For that I implemented online decision trees, logistic regressions, bloom filters, and offline manual periodic analysis to tune classification ML processes. It had an integration suited to different client needs like an asynchronous communication with queues, synchronous thru HTTP rest, and an ETL batch output.
Every public website having sold a banner placement with an Ad Network: would request our service for a JS agent that collected contextual user & website info and sent it to our backend service.
I designed the interactions between the players like this:
Architecture details
A Spring/Java application cluster, thru Jetty behind an Nginx reversed proxy, for receiving the internet hits from ad-colocated websites
MongoDB for saving user tracking history and counters, cluster deployed in a leader-follower fashion.
A Python/Django UI web application for clients defining segmentation, matching criterias and activating user-targeting campaigns.
PostgreSQL for segments, campaigns and sharing data with the UI Web Application.
Cassandra for storing user’s time-decaying weights on visitor profile’s time-sensitive properties
A MapReduce job on EMR to aggregate keywords and an ETL to load a star schema, for a DS to query for insights
RabbitMQ for the async integration with clients, a pair of inbound/outbound queues to exchange requests metadata with user segmentation.
Here’s an interaction diagram on how components and dependencies were playing their roles, (1,2,3..) enumerated the segmentation flow:
Performance
The backend service app, received ~100K hits/sec. on a daily basis, processed the request reading all incoming parameters, made it’s own inferences, read history tracking, identified users, retro-fed own data about it, and responded synchronously, at <100 ms latency, with a page-redirect sending custom-defined segmentation data to our clients.
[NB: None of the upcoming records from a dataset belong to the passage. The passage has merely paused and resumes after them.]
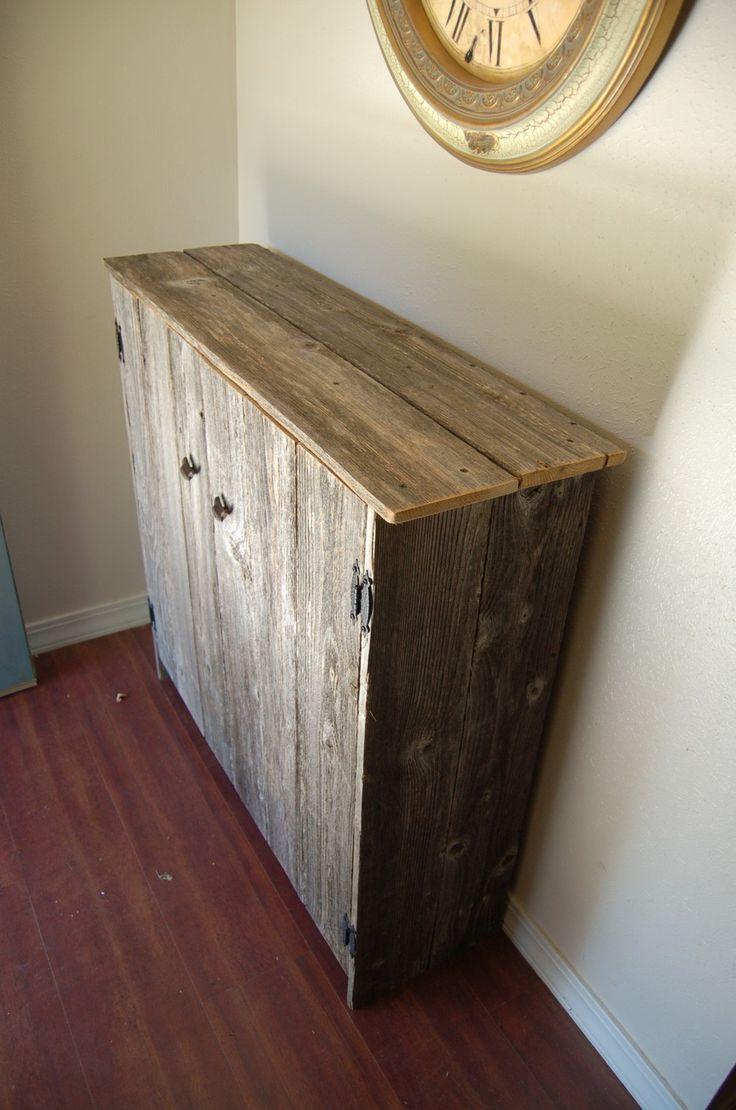 68 best wooden pallet crafts images on pinterest pallet for Reused wood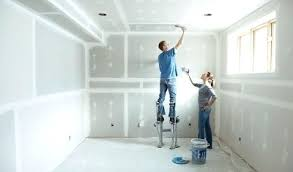 cost of dry wall how much does drywall cost cost drywall a room cost drywall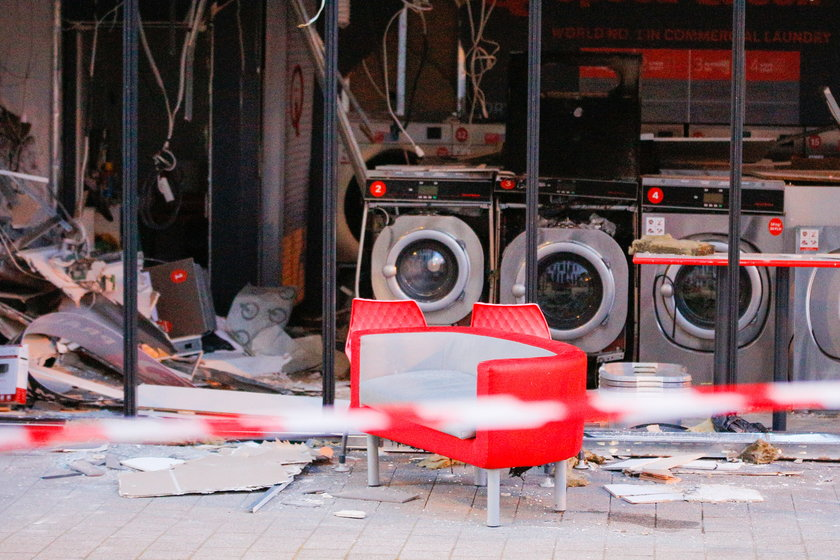 Widzisz te zniszczenia?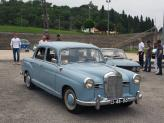 Mercedes 180D 1952 - The Gentleman Driver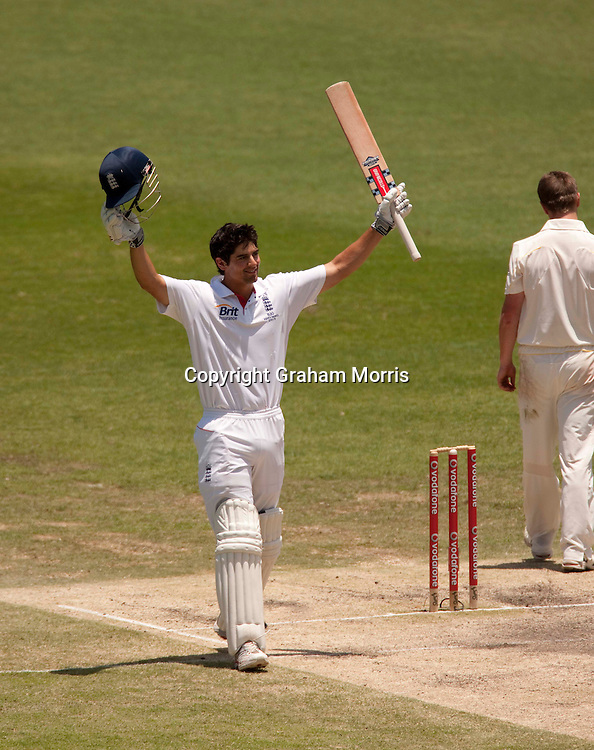 Alastair Cook celebrates his 200 during the first Ashes Test Match between Australia and England at the Gabba, Brisbane. Photo: Graham Morris (Tel: +44(0)20 8969 4192 Email: sales@cricketpix.com) 29/11/10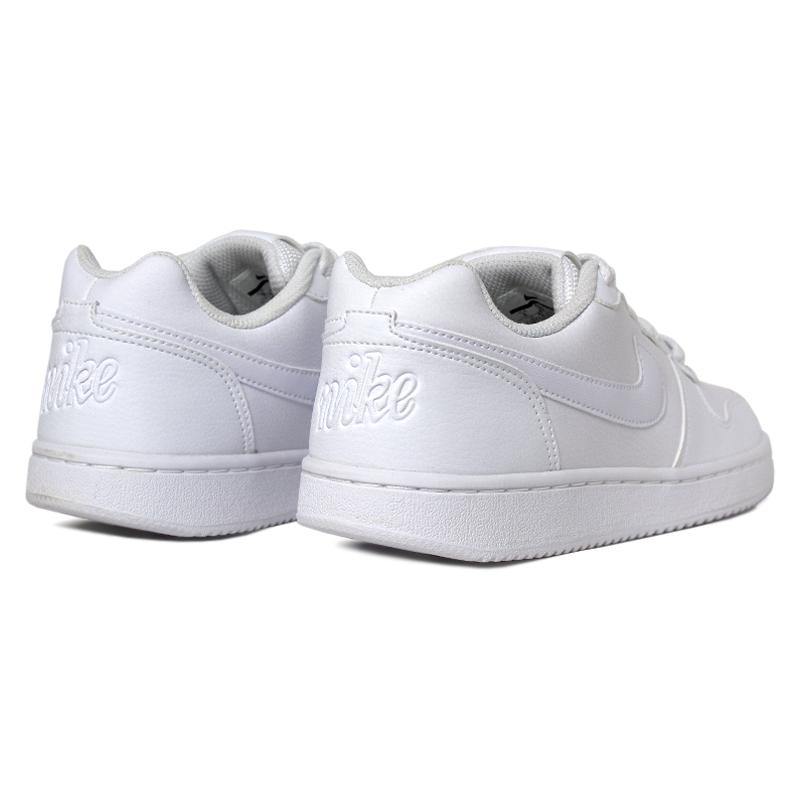 Nike ebernon low white 4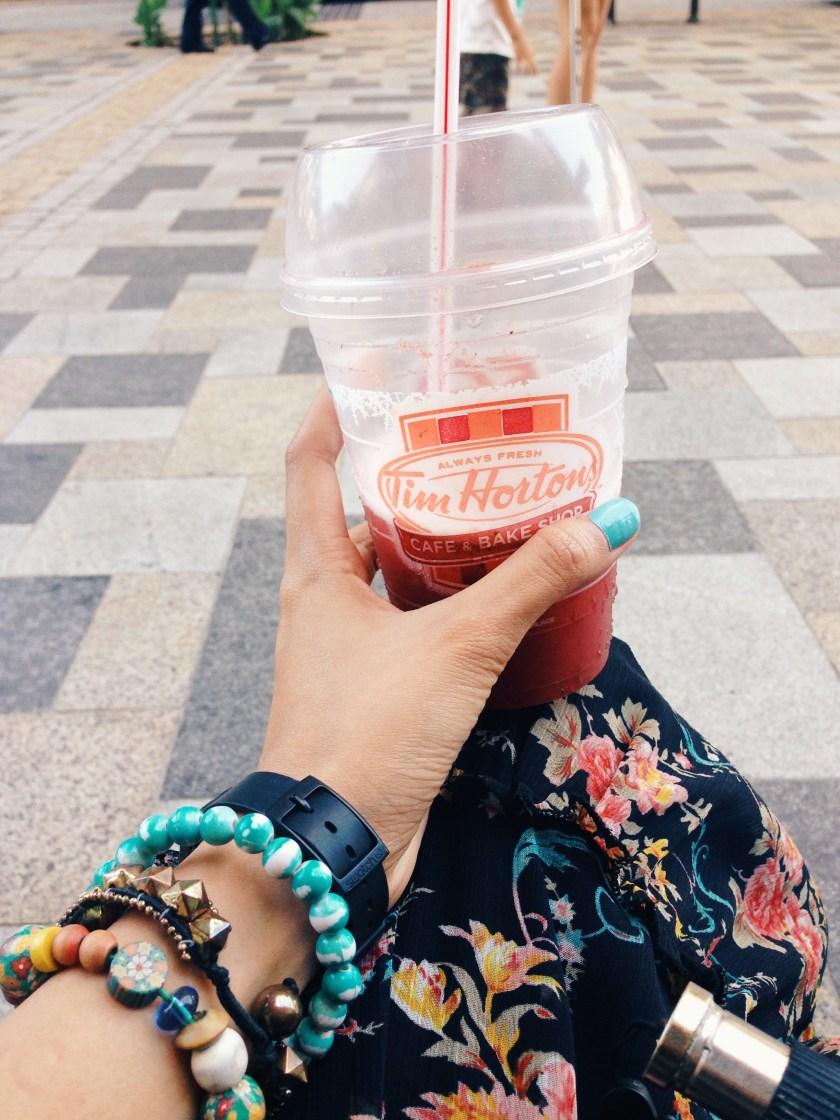 strawberry-shakes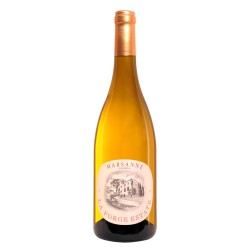 Pays d'Oc IGP La Forge Estate Marsanne 75cl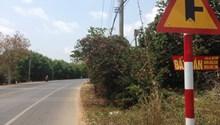 Bán 160m đất mặt tiền sâu 21m, thổ cư xã Láng Dài, đối diện Sân bay Ho Tram Trip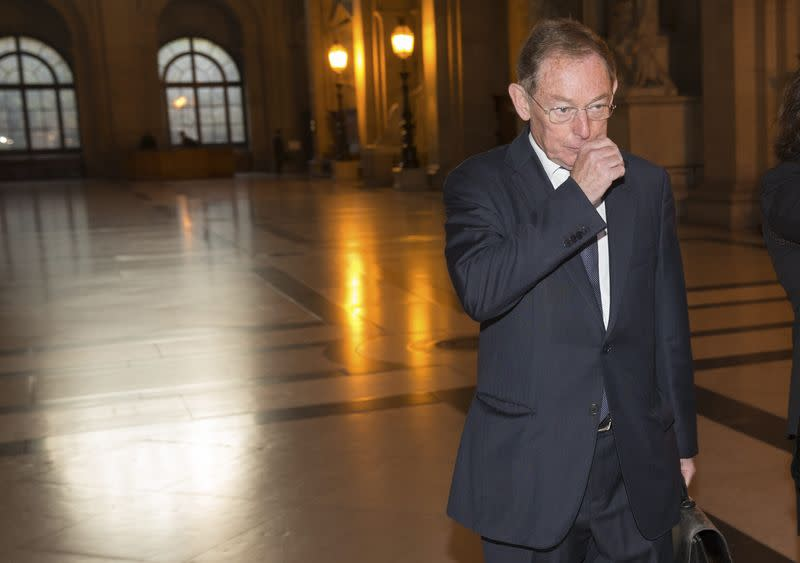 Former EADS co-chief executive Noel Forgeard arrives for the start of Airbus insider trading trial at Paris court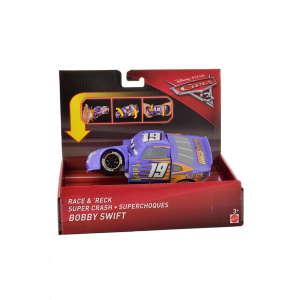 Verdák 3 Super Crash karambol autó – lila, 15 cm 31268903 Autós játékok, autó, jármű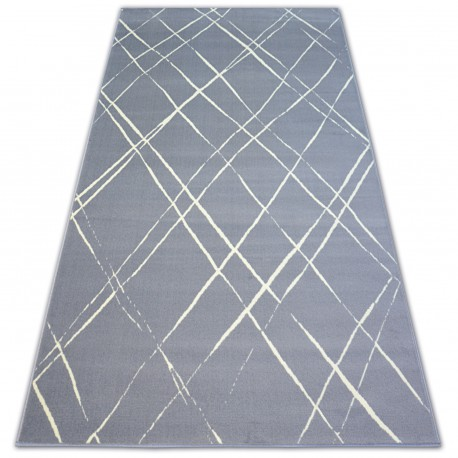 Teppich BCF BASE STROKES 3970 QUADRATE grau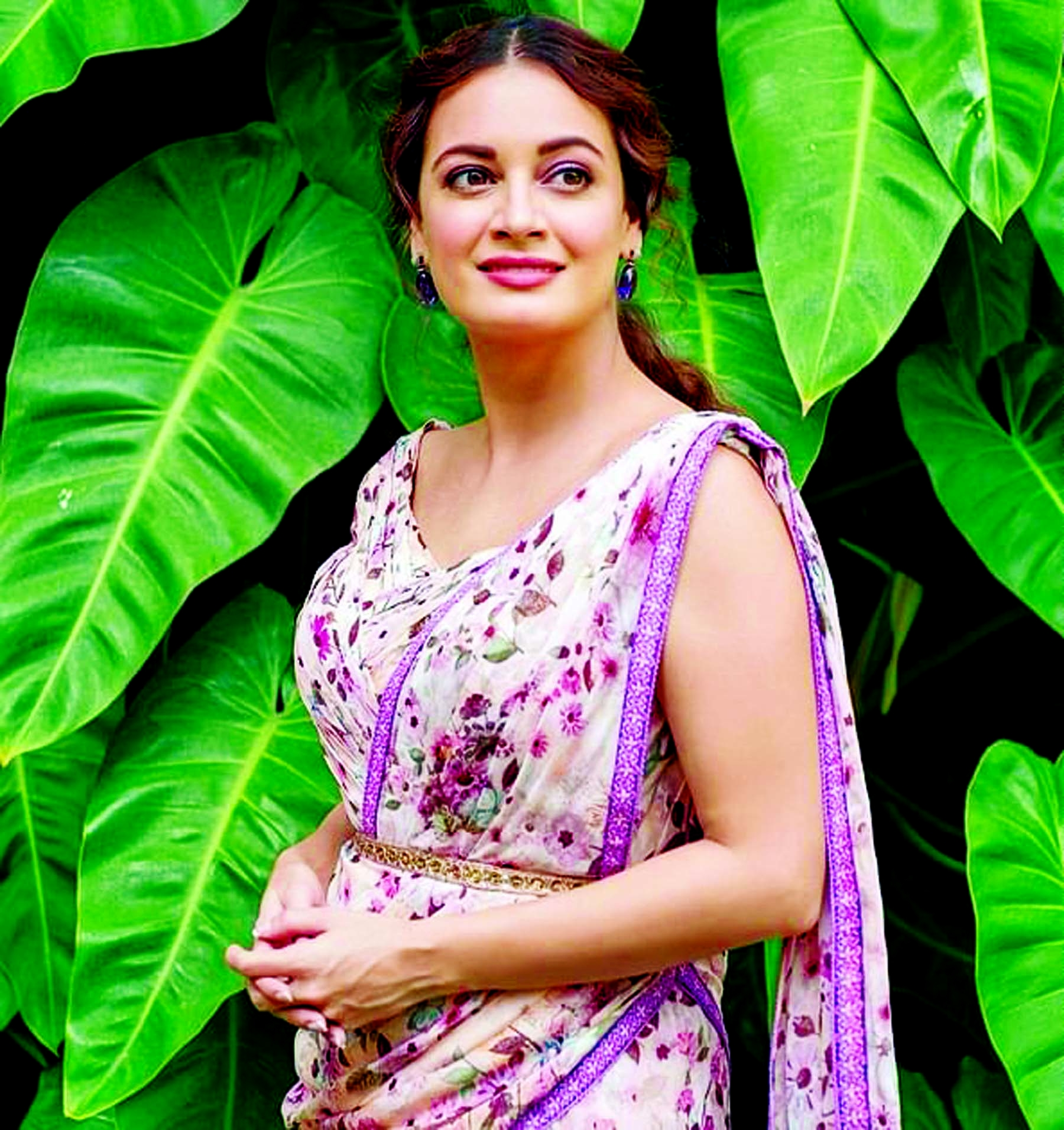 What Dia Mirza says about sexism in Hindi film industry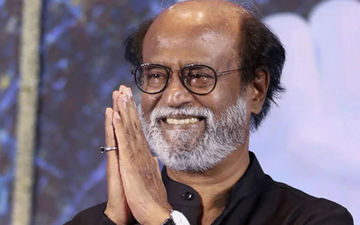 Megastar Rajinikanth Completes 44 Years In The Industry, #44YrsOfUnmatchableRAJINISM Trends On Twitter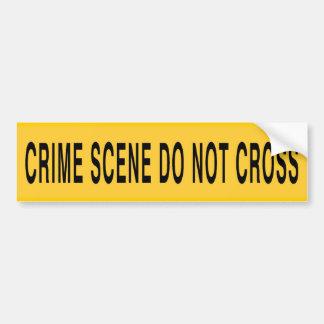 A cena do crime não se cruza adesivo para carro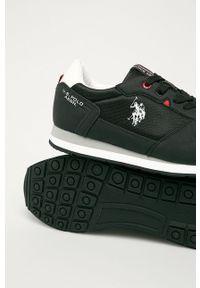Czarne sneakersy U.S. Polo Assn na sznurówki, z okrągłym noskiem, z cholewką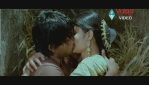 Allu Arjun Kiss scene With bhanusree In Varudu - YouTube(3)[(003270)20-13-47]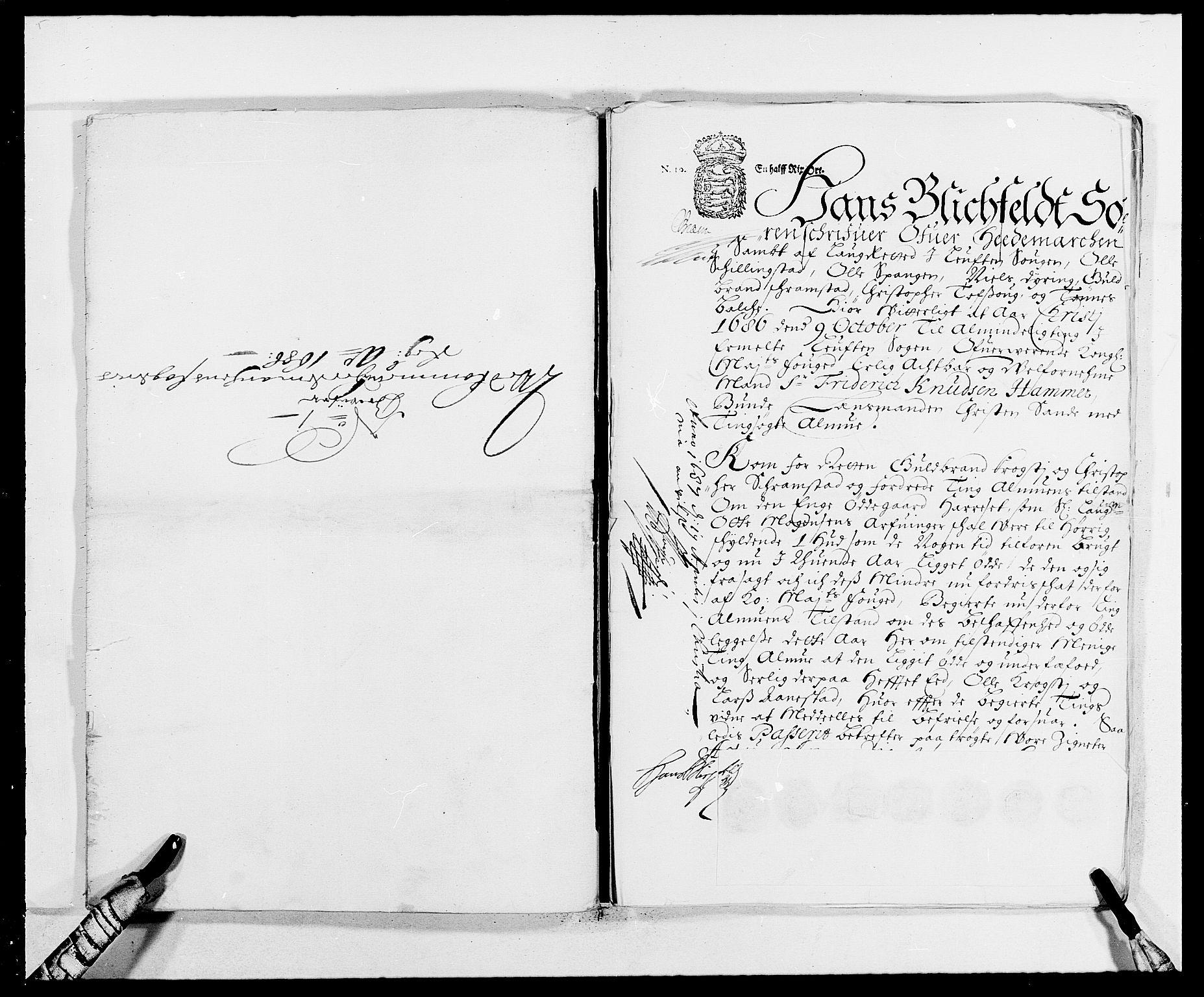 RA, Rentekammeret inntil 1814, Reviderte regnskaper, Fogderegnskap, R16/L1027: Fogderegnskap Hedmark, 1686, s. 388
I could provide location, age, sex, language, categories, with different precision.
To serve Segments, we designed a sequence on the overall integration between a WebPage, the Ad Network and our solution:
To produce Segments, we collected data periodically and processed it using our own lab’s products:
Deployment details
We baked our own AMIs, used python Fabric for delivery, and Puppet jobs to manage telemetry.
Munin daemons, Nagios agents, JMX, Managed JBs to collect all running stats
Maven/Nexus for packaging artifacts, running on a CI/CD Jenkins jobs.
Chef and Puppet for managing installation of DBs and other services for telemetry gathering.
A CDN to colocate web assets in order to reduce service latency across our Availability Zones.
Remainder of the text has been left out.